EXERCISE OBJECTIVE:
In the records below, the line that contains "How much distance" marks the start. Copy it and each line after it through the end, exactly, without pictures.
****************
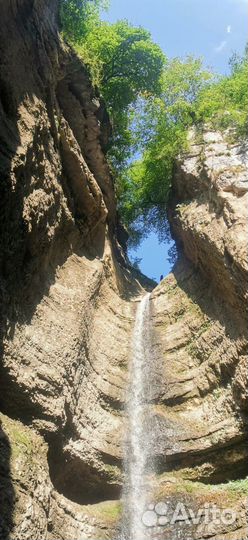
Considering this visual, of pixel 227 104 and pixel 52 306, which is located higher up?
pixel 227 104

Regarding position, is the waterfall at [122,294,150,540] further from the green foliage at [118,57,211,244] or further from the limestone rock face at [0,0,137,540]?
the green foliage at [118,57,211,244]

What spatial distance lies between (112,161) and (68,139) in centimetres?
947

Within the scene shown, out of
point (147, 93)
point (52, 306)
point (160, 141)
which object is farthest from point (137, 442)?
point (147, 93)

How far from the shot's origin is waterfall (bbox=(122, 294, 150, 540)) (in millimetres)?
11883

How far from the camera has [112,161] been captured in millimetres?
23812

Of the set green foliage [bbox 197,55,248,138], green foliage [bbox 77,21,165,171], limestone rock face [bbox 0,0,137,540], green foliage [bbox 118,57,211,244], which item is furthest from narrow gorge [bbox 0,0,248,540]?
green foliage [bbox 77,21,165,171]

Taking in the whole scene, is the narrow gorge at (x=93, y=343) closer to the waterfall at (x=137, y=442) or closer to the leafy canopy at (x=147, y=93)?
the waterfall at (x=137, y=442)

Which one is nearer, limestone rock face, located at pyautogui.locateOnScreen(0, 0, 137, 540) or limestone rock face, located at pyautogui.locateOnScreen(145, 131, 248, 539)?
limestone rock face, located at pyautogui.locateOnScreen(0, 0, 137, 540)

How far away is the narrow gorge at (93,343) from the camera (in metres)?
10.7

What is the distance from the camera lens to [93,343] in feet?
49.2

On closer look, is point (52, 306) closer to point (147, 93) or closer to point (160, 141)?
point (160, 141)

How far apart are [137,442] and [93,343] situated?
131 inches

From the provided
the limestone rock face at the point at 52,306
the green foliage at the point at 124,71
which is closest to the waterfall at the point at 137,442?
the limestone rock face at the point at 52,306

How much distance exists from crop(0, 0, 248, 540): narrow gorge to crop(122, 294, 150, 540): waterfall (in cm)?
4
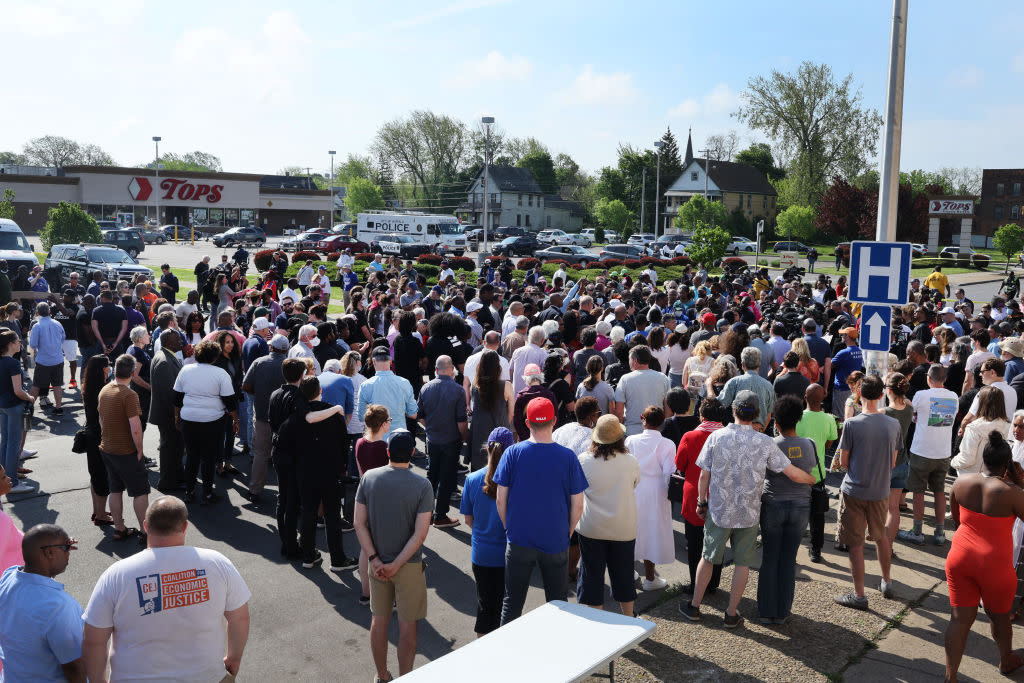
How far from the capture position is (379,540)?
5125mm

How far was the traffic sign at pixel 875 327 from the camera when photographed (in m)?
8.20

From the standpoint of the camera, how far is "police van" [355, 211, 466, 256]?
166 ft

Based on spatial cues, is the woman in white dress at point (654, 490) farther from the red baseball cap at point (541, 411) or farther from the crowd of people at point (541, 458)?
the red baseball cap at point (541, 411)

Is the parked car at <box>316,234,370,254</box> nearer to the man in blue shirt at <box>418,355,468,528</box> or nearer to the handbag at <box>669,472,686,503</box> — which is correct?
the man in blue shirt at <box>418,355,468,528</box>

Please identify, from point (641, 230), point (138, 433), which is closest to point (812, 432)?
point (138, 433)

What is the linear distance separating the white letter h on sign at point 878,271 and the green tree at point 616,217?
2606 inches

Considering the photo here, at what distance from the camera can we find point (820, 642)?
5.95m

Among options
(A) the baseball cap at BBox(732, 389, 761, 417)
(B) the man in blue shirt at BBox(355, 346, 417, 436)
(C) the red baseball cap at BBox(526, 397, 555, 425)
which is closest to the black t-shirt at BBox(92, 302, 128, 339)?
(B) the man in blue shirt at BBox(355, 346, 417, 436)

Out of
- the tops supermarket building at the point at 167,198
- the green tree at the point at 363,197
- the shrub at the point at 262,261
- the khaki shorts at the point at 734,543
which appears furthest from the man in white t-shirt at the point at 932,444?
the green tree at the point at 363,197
****************
RESULT FOR THIS TASK:
How much distance exists from crop(0, 0, 248, 540): narrow gorge to crop(122, 294, 150, 540): waterfall (in cm)?
4
How far from the capture position is (379,540)?
5125mm

How far was the traffic sign at pixel 875 327 from the camera when photographed (in m)?
8.20

From the standpoint of the camera, how far is "police van" [355, 211, 466, 256]?
166 ft

Based on spatial cues, is the woman in white dress at point (654, 490) farther from the red baseball cap at point (541, 411) or farther from the crowd of people at point (541, 458)?
the red baseball cap at point (541, 411)

Is the parked car at <box>316,234,370,254</box> nearer to the man in blue shirt at <box>418,355,468,528</box> or nearer to the handbag at <box>669,472,686,503</box> — which is correct?
the man in blue shirt at <box>418,355,468,528</box>

Please identify, from point (641, 230), point (138, 433), which is closest to point (812, 432)?
point (138, 433)

What is the linear distance separating the white letter h on sign at point 878,271 and the green tree at point 616,217?
2606 inches

Considering the photo here, at what distance from the camera can we find point (820, 642)?
5.95m

Among options
(A) the baseball cap at BBox(732, 389, 761, 417)
(B) the man in blue shirt at BBox(355, 346, 417, 436)
(C) the red baseball cap at BBox(526, 397, 555, 425)
which is closest to the black t-shirt at BBox(92, 302, 128, 339)?
(B) the man in blue shirt at BBox(355, 346, 417, 436)

Out of
- the tops supermarket building at the point at 167,198
- the green tree at the point at 363,197
- the shrub at the point at 262,261
- the khaki shorts at the point at 734,543
which appears furthest from the man in white t-shirt at the point at 932,444?
the green tree at the point at 363,197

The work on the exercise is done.